Questions to answer>
1/ List every argument of the SDA_2S function that the SDA package documentation below describes.
2/ Reproduce word for word the part of the SDA package documentation that opens with the words containing "the FDR level" and closes with "splitting is used.".
3/ Extend the SDA package documentation with its next section, picking up after its final line.

Passage for review>
____________

Title: Symmetrized Data Aggregation
Version: 1.0.1
Author: Lilun Du [aut, cre], Xu Guo [aut], Wenguang Sun [aut], Changliang Zou [aut]
Maintainer: Lilun Du <lilundu@cityu.edu.hk>
Description: We develop a new class of distribution free multiple testing rules for false discovery rate (FDR) control under general dependence. A key element in our proposal is a symmetrized data aggregation (SDA) approach to incorporating the dependence structure via sample splitting, data screening and information pooling. The proposed SDA filter first constructs a sequence of ranking statistics that fulfill global symmetry properties, and then chooses a data driven threshold along the ranking to control the FDR. For more information, see the website below and the accompanying paper: Du et al. (2023), "False Discovery Rate Control Under General Dependence By Symmetrized Data Aggregation", <doi:10.1080/01621459.2021.1945459>. Some optional functionality uses the archived R packages ‘huge’ and ‘pfa’, which are not available from CRAN’s main repositories. Users who need this optional functionality can obtain them from the CRAN Archive as follows: ‘huge’ at https://cran.r-project.org/src/contrib/Archive/huge/; ‘pfa’ at https://cran.r-project.org/src/contrib/Archive/pfa/.
License: GPL-2 | GPL-3 [expanded from: GPL (≥ 2)]
Encoding: UTF-8
RoxygenNote: 7.3.3
Imports: glmnet, glasso, POET, stats, selectiveInference,
Suggests: testthat (≥ 2.1.0), huge, pfa, MASS
Repository: CRAN
NeedsCompilation: no
Packaged: 2026-02-13 15:11:59 UTC; dulilun
Date/Publication: 2026-02-13 16:30:02 UTC

Symmetrized Data Aggregation for two-sample t-test

Description

Symmetrized Data Aggregation for two-sample t-test

Usage

SDA_2S(dat_I, dat_II, alpha, Sigma_I, Sigma_II, stable = TRUE)

Arguments

dat_I

a n_1 by p data matrix, the first part of data

dat_II

a n_2 by p data matrix, the second part of data

alpha

the FDR level

Sigma_I

the covariance matrix of sample 1; if it is missing, it will be estimated by the glasso package.

Sigma_II

the covariance matrix of sample 2; if it is missing, it will be estimated by the glasso package.

stable

If it is TRUE, the sample will be randomly splitted B=10 times for stability performance; otherwise, only single sample splitting is used.

____________

Supplied material>
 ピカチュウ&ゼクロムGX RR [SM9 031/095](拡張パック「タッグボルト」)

____________

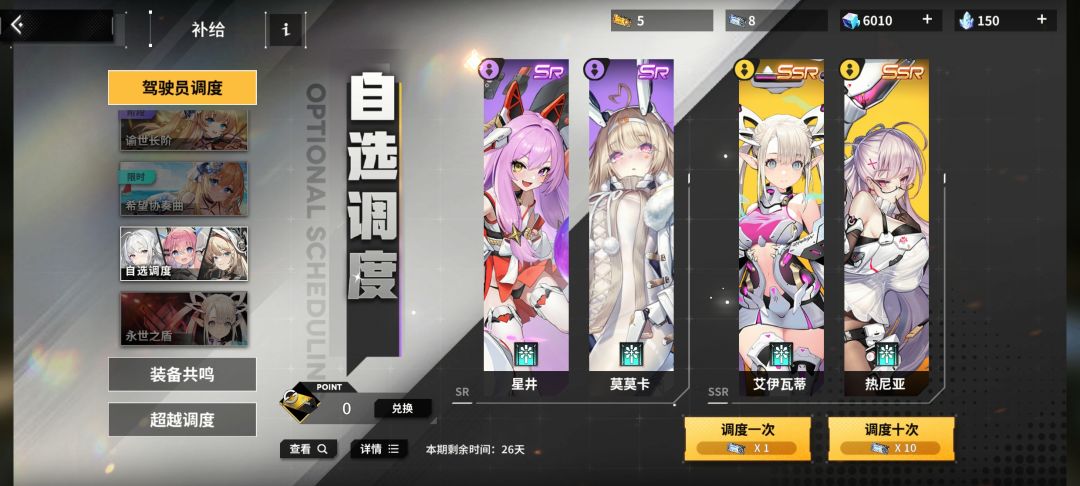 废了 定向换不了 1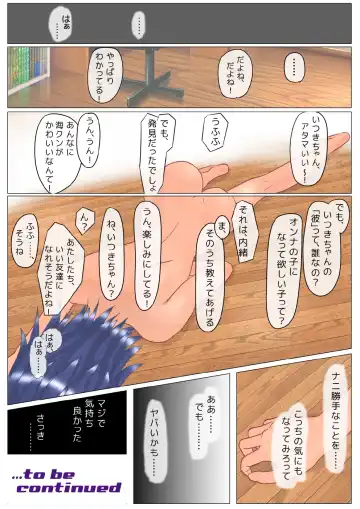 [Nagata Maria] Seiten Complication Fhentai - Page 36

____________

List of answers>
1/ dat_I, dat_II, alpha, Sigma_I, Sigma_II, stable

2/
the FDR level

Sigma_I

the covariance matrix of sample 1; if it is missing, it will be estimated by the glasso package.

Sigma_II

the covariance matrix of sample 2; if it is missing, it will be estimated by the glasso package.

stable

If it is TRUE, the sample will be randomly splitted B=10 times for stability performance; otherwise, only single sample splitting is used.

3/
Value

the indices of the hypotheses rejected

Examples

p = 100
n = 30
dat_I = matrix(rnorm(n*p),nrow = n)
mu = rep(0, p)
mu[1:10] = 1.5
dat_I = dat_I = rep(1, n)%*%t(mu)

dat_II = matrix(rnorm(n*p), nrow = n)
Sigma_I = diag(p)
Sigma_II = diag(p)
out = SDA_2S(dat_I, dat_II, alpha=0.05, Sigma_I, Sigma_II)
print(out)


Symmetrized Data Aggregation for one-sample t-test

Description

This is the main function in the SDA paper. Other commonly used test statistics for the first part of data are also allowed in this function.

Usage

SDA_M(
  dat,
  alpha,
  Omega,
  nonsparse = FALSE,
  stable = TRUE,
  kwd = c("lasso", "de-lasso", "innovate", "pfa"),
  scale = TRUE
)

Arguments

dat

a n by p data matrix

alpha

the FDR level

Omega

the inverse covariance matrix; if it is missing, it will be estimated by the glasso package.

nonsparse

If it is TRUE, the covariance matrix will be estimated by the POET package; otherwise it will be fitted by glasso by default.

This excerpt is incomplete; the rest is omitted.